“A Backwards Step” - Proposed Canadian immigration changes

Monday, July 20, 2009 |

The latest publicity about the anticipated changes to the way Citizenship and Immigration Canada (CIC) handles immigration applications is coming under fire from many different parties. The Canadian Bar Association calls it “a major step backwards in the evolution of Canadian immigration law.”

The association's Stephen Green said, “The amendments are not necessary to meet Canada's immigration goals. The changes would fast-track highly coveted immigrants - such as doctors and other skilled laborers - while others would be forced to wait in the queue.” Immigration Minister Diane Finley said in a statement, "If nothing is done, it will soon take 10 years for an application to be processed. That's unfair to immigrants and their families who want to come to Canada, and to Canadian employers who want to hire them."

The bar association recommended that Ottawa by now has the power to decrease backlog by allocating more staff to the visa offices where applications are processed. Green added, “The amendments could lead to an erosion of the rule of law – a principle whereby everyone, including governments, are subject to the law, and the law itself must be fair and free from the influence of arbitrary power.”

Coming in a wide-ranging budget implementation bill, the proposals contain two key changes effective for applications received after February 27th 2008:

• The government would produce a list of skills that Canada desperately needs, then fast-track applicants who have those skills.

• The government would limit the number of applications Canada looks at in any given year. The recent federal budget also included $109 million to help reduce immigration wait times. Concern has been expressed that the bill is being rushed without proper consultation or thought to the impact on existing applicants.

The government has yet to clarify which categories of applications it will prioritize, but it is expected to fast track applications in the so-called economic class of immigrants, which includes skilled workers.

Ed Komarnicki, parliamentary secretary to Immigration Minister Diane Finley, said the proposed bill will prevent the backlog from growing. The government will then work to reduce the backlog through additional funding of $109 million over five years.

"What this is doing is ensuring that we're not adding more applications to a system that's already clogged," said Mr. Komarnicki. "First of all, you prevent it from growing. Then you deal with the backlog itself." Immigration Minister Diane Finley said, “The new bill will allow employers to get skilled workers more quickly. The current system, if left unchanged, is on track to collapse under its own weight. The system needs fixing,"

However the government has not said which types of workers will be fast- tracked, or who would go the bottom of the line. There are also questions about who would determine priorities.

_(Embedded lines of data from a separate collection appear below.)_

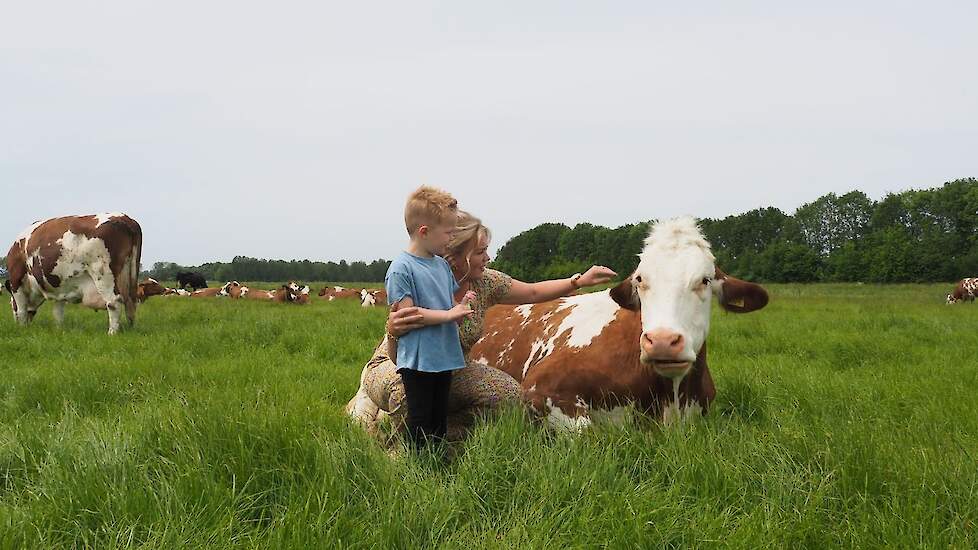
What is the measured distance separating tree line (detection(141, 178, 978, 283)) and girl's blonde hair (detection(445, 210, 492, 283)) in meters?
16.7

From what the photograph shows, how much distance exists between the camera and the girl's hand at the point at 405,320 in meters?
3.06

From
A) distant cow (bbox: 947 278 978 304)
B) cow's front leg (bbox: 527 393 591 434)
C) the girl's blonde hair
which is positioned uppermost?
the girl's blonde hair

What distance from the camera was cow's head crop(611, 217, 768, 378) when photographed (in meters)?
3.23

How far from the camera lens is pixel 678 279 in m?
3.56

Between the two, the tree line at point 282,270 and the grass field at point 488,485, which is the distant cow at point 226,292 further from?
the tree line at point 282,270

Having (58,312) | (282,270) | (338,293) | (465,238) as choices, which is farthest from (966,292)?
(282,270)

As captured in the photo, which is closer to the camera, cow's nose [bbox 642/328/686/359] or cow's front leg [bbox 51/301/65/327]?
cow's nose [bbox 642/328/686/359]

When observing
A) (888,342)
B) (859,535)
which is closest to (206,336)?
(859,535)

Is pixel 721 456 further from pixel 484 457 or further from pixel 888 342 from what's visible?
pixel 888 342

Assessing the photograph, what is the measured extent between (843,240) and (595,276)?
234 feet

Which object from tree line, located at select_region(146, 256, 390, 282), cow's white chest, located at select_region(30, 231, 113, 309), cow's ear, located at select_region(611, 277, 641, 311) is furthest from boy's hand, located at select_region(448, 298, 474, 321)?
tree line, located at select_region(146, 256, 390, 282)

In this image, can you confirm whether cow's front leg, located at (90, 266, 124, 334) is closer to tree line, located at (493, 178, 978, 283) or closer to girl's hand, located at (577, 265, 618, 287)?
girl's hand, located at (577, 265, 618, 287)

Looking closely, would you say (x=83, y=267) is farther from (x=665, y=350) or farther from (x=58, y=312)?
(x=665, y=350)

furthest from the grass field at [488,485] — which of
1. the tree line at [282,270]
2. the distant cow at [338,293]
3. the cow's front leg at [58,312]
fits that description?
the tree line at [282,270]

Finley stressed that the immigration system would be "universal and nondiscriminatory." Finley said countries like Britain and Australia are able to process would-be immigrants much faster – sometimes in as little as six months – putting Canada at a disadvantage as it tries to lure skilled workers to come here. She added that the current system requires every application to be processed and said this is like a hockey team only being able to pick the first 25 applicants, regardless of their skills, even if this left the team without a goalie.